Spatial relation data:
▬▬▬▬▬▬▬▬▬▬

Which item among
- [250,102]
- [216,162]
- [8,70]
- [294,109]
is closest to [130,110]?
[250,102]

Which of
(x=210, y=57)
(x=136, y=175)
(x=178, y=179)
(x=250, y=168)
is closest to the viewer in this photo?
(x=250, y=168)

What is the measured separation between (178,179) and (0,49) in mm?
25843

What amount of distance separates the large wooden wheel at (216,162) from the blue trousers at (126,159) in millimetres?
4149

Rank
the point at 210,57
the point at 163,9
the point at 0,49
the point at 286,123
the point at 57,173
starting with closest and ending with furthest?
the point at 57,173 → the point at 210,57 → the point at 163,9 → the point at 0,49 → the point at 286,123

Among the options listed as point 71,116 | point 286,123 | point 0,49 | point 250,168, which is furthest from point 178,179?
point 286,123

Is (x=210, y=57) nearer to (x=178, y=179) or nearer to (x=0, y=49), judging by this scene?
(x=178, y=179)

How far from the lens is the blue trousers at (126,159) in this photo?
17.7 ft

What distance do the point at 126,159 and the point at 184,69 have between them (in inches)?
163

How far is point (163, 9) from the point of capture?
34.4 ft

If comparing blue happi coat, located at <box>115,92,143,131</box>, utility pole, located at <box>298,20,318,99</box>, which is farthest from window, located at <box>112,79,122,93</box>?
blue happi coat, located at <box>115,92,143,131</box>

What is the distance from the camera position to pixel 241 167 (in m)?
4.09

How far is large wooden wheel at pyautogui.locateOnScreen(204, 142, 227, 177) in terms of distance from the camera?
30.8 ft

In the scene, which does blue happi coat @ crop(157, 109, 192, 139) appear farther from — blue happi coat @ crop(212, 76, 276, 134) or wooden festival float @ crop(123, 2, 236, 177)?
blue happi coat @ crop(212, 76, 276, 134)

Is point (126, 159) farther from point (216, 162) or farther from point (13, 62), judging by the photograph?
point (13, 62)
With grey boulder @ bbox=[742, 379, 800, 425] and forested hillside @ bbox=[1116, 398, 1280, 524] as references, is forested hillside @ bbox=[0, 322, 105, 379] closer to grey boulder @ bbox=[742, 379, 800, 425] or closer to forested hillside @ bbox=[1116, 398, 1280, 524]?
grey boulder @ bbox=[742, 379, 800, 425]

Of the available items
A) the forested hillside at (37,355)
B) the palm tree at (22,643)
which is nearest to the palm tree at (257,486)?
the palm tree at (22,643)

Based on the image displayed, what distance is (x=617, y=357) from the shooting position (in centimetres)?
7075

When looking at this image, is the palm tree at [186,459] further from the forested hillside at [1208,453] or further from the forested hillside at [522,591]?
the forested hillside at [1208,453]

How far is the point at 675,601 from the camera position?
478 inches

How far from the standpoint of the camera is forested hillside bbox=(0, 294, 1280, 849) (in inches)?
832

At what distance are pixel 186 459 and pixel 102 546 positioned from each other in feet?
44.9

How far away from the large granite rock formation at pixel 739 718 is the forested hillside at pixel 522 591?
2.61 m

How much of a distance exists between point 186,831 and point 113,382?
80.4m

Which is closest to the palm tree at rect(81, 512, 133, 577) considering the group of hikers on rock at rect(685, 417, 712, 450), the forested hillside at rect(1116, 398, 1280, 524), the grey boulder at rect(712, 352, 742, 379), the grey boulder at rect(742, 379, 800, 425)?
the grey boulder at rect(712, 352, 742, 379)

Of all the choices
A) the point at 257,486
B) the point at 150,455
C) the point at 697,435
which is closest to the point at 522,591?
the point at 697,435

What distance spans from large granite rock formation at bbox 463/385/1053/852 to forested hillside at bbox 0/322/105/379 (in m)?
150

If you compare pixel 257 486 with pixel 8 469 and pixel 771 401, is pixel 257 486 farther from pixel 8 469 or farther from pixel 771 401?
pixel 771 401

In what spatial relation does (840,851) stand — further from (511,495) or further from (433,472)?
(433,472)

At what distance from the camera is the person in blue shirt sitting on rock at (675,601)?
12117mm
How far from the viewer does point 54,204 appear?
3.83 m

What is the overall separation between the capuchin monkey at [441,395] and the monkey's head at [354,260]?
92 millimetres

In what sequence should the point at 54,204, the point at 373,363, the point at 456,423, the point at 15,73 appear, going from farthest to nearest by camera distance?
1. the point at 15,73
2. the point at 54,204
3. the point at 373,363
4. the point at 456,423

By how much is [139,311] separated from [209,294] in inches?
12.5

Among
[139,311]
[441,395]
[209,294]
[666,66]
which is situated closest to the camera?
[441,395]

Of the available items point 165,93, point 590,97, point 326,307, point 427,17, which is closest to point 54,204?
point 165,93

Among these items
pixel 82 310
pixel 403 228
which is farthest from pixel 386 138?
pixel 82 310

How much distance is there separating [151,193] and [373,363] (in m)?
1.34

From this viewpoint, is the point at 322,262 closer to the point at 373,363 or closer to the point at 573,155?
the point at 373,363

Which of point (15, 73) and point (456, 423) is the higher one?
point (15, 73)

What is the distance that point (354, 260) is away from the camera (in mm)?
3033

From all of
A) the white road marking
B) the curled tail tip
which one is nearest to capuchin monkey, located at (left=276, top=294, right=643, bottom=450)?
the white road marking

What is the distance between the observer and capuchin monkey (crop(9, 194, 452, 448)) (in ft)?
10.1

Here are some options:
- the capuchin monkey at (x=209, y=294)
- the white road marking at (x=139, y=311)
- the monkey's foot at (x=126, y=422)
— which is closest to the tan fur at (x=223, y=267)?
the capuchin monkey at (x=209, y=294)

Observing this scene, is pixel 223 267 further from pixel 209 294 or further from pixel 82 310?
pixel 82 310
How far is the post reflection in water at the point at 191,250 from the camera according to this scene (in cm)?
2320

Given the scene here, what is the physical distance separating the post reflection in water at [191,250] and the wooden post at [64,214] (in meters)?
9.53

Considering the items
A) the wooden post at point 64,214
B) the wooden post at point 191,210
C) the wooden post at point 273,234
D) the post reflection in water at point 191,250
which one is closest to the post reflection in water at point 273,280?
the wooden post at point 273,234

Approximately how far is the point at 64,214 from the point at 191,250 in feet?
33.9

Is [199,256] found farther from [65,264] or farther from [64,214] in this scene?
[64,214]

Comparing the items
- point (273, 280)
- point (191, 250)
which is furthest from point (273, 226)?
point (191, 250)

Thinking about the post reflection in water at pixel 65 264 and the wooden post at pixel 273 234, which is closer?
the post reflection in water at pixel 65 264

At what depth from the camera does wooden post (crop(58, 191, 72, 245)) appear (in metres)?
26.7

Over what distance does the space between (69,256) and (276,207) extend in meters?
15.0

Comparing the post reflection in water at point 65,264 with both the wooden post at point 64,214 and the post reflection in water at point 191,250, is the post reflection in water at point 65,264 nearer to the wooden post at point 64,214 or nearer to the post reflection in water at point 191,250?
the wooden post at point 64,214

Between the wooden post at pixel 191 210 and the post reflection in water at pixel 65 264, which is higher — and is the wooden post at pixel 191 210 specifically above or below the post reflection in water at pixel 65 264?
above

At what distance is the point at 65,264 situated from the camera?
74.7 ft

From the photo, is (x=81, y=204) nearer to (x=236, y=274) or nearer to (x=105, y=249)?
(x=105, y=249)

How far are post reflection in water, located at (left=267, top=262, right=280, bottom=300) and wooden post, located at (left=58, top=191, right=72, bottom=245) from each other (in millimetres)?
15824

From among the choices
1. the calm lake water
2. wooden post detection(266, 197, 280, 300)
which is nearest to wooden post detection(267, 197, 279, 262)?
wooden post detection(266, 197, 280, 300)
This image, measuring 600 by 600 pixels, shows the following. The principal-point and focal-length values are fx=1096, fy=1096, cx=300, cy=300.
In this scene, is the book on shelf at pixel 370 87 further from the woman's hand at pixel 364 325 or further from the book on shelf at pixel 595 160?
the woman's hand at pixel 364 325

▬▬▬▬▬▬▬▬▬▬

▸ Given request
Reproduce all of the records above verbatim, line for line, with no changes.

▸ Output for this exercise
Which item among
- [250,102]
- [216,162]
- [8,70]
- [294,109]
is closest to [130,110]?
[250,102]

Which of
(x=210, y=57)
(x=136, y=175)
(x=178, y=179)
(x=250, y=168)
is closest to the viewer in this photo?
(x=250, y=168)

What is the measured separation between (178,179) and (0,49) in mm?
25843

What amount of distance separates the large wooden wheel at (216,162) from the blue trousers at (126,159) in millimetres?
4149

Rank
the point at 210,57
the point at 163,9
the point at 0,49
the point at 286,123
the point at 57,173
starting with closest and ending with furthest?
the point at 57,173 → the point at 210,57 → the point at 163,9 → the point at 0,49 → the point at 286,123

Among the options listed as point 71,116 | point 286,123 | point 0,49 | point 250,168, which is furthest from point 178,179?
point 286,123

Is (x=210, y=57) nearer to (x=178, y=179) or nearer to (x=0, y=49), judging by this scene?
(x=178, y=179)

How far from the lens is the blue trousers at (126,159) in this photo?
17.7 ft

What distance do the point at 126,159 and the point at 184,69 have between them (in inches)?
163

How far is point (163, 9) from the point of capture?
34.4 ft

If comparing blue happi coat, located at <box>115,92,143,131</box>, utility pole, located at <box>298,20,318,99</box>, which is farthest from window, located at <box>112,79,122,93</box>?
blue happi coat, located at <box>115,92,143,131</box>

What is the distance from the camera position to pixel 241 167 (in m)?
4.09

How far is large wooden wheel at pyautogui.locateOnScreen(204, 142, 227, 177) in terms of distance from the camera?
30.8 ft

In the scene, which does blue happi coat @ crop(157, 109, 192, 139) appear farther from — blue happi coat @ crop(212, 76, 276, 134) or wooden festival float @ crop(123, 2, 236, 177)?
blue happi coat @ crop(212, 76, 276, 134)

Is point (126, 159) farther from point (216, 162) or farther from point (13, 62), judging by the photograph?
point (13, 62)
With grey boulder @ bbox=[742, 379, 800, 425] and forested hillside @ bbox=[1116, 398, 1280, 524] as references, is forested hillside @ bbox=[0, 322, 105, 379] closer to grey boulder @ bbox=[742, 379, 800, 425] or closer to forested hillside @ bbox=[1116, 398, 1280, 524]?
grey boulder @ bbox=[742, 379, 800, 425]

Of the available items
A) the forested hillside at (37,355)
B) the palm tree at (22,643)
which is nearest to the palm tree at (257,486)?
the palm tree at (22,643)

Based on the image displayed, what distance is (x=617, y=357) from the shooting position (in centimetres)?
7075

When looking at this image, is the palm tree at [186,459] further from the forested hillside at [1208,453] or further from the forested hillside at [522,591]?
the forested hillside at [1208,453]

How far is the point at 675,601 from the camera position?
478 inches

How far from the standpoint of the camera is forested hillside bbox=(0, 294, 1280, 849) (in inches)?
832

At what distance are pixel 186 459 and pixel 102 546 positioned from each other in feet?
44.9

How far away from the large granite rock formation at pixel 739 718 is the forested hillside at pixel 522 591?
2.61 m

How much of a distance exists between point 186,831 and point 113,382?
80.4m

Which is closest to the palm tree at rect(81, 512, 133, 577) considering the group of hikers on rock at rect(685, 417, 712, 450), the forested hillside at rect(1116, 398, 1280, 524), the grey boulder at rect(712, 352, 742, 379), the grey boulder at rect(742, 379, 800, 425)?
the grey boulder at rect(712, 352, 742, 379)

Of all the choices
A) the point at 257,486
B) the point at 150,455
C) the point at 697,435
which is closest to the point at 522,591?
the point at 697,435

What distance spans from large granite rock formation at bbox 463/385/1053/852 to forested hillside at bbox 0/322/105/379 (in m)?
150

If you compare pixel 257 486 with pixel 8 469 and pixel 771 401, is pixel 257 486 farther from pixel 8 469 or farther from pixel 771 401?
pixel 771 401

In what spatial relation does (840,851) stand — further from (511,495) or further from (433,472)?
(433,472)

At what distance from the camera is the person in blue shirt sitting on rock at (675,601)?
12117mm
How far from the viewer does point 54,204 appear?
3.83 m

What is the overall separation between the capuchin monkey at [441,395] and the monkey's head at [354,260]?
92 millimetres

In what sequence should the point at 54,204, the point at 373,363, the point at 456,423, the point at 15,73 appear, going from farthest to nearest by camera distance?
1. the point at 15,73
2. the point at 54,204
3. the point at 373,363
4. the point at 456,423

By how much is [139,311] separated from [209,294] in inches?
12.5

Among
[139,311]
[441,395]
[209,294]
[666,66]
which is situated closest to the camera?
[441,395]

Of the available items point 165,93, point 590,97, point 326,307, point 427,17, which is closest to point 54,204?
point 165,93

Among these items
pixel 82 310
pixel 403 228
which is farthest from pixel 386 138?
pixel 82 310

How much distance is there separating [151,193] and [373,363] (in m)?
1.34

From this viewpoint, is the point at 322,262 closer to the point at 373,363 or closer to the point at 573,155?
the point at 373,363

Which of point (15, 73) and point (456, 423) is the higher one?
point (15, 73)

What is the distance that point (354, 260) is away from the camera (in mm)?
3033

From all of
A) the white road marking
B) the curled tail tip
which one is nearest to capuchin monkey, located at (left=276, top=294, right=643, bottom=450)?
the white road marking

What is the distance between the observer and capuchin monkey (crop(9, 194, 452, 448)) (in ft)?
10.1

Here are some options:
- the capuchin monkey at (x=209, y=294)
- the white road marking at (x=139, y=311)
- the monkey's foot at (x=126, y=422)
— which is closest to the tan fur at (x=223, y=267)?
the capuchin monkey at (x=209, y=294)

Observing this scene, is pixel 223 267 further from pixel 209 294 or further from pixel 82 310?
pixel 82 310
How far is the post reflection in water at the point at 191,250 from the camera according to this scene (in cm)?
2320

Given the scene here, what is the physical distance separating the post reflection in water at [191,250] and the wooden post at [64,214] (in meters)?
9.53

Considering the items
A) the wooden post at point 64,214
B) the wooden post at point 191,210
C) the wooden post at point 273,234
D) the post reflection in water at point 191,250
which one is closest to the post reflection in water at point 273,280?
the wooden post at point 273,234

Approximately how far is the point at 64,214 from the point at 191,250 in feet?
33.9

Is [199,256] found farther from [65,264] or farther from [64,214] in this scene?
[64,214]

Comparing the items
- point (273, 280)
- point (191, 250)
which is furthest from point (273, 226)?
point (191, 250)

Thinking about the post reflection in water at pixel 65 264 and the wooden post at pixel 273 234, which is closer?
the post reflection in water at pixel 65 264

At what depth from the camera does wooden post (crop(58, 191, 72, 245)) appear (in metres)?
26.7

Over what distance does the space between (69,256) and (276,207) extend in meters?
15.0

Comparing the post reflection in water at point 65,264 with both the wooden post at point 64,214 and the post reflection in water at point 191,250, is the post reflection in water at point 65,264 nearer to the wooden post at point 64,214 or nearer to the post reflection in water at point 191,250?
the wooden post at point 64,214

Between the wooden post at pixel 191 210 and the post reflection in water at pixel 65 264, which is higher — and is the wooden post at pixel 191 210 specifically above or below the post reflection in water at pixel 65 264?
above

At what distance is the point at 65,264 situated from the camera?
74.7 ft

From the photo, is (x=81, y=204) nearer to (x=236, y=274) or nearer to (x=105, y=249)?
(x=105, y=249)

How far are post reflection in water, located at (left=267, top=262, right=280, bottom=300) and wooden post, located at (left=58, top=191, right=72, bottom=245) from each other (in millimetres)?
15824

From among the choices
1. the calm lake water
2. wooden post detection(266, 197, 280, 300)
which is nearest to wooden post detection(267, 197, 279, 262)?
wooden post detection(266, 197, 280, 300)
This image, measuring 600 by 600 pixels, shows the following. The principal-point and focal-length values are fx=1096, fy=1096, cx=300, cy=300.
In this scene, is the book on shelf at pixel 370 87 further from the woman's hand at pixel 364 325 or further from the book on shelf at pixel 595 160?
the woman's hand at pixel 364 325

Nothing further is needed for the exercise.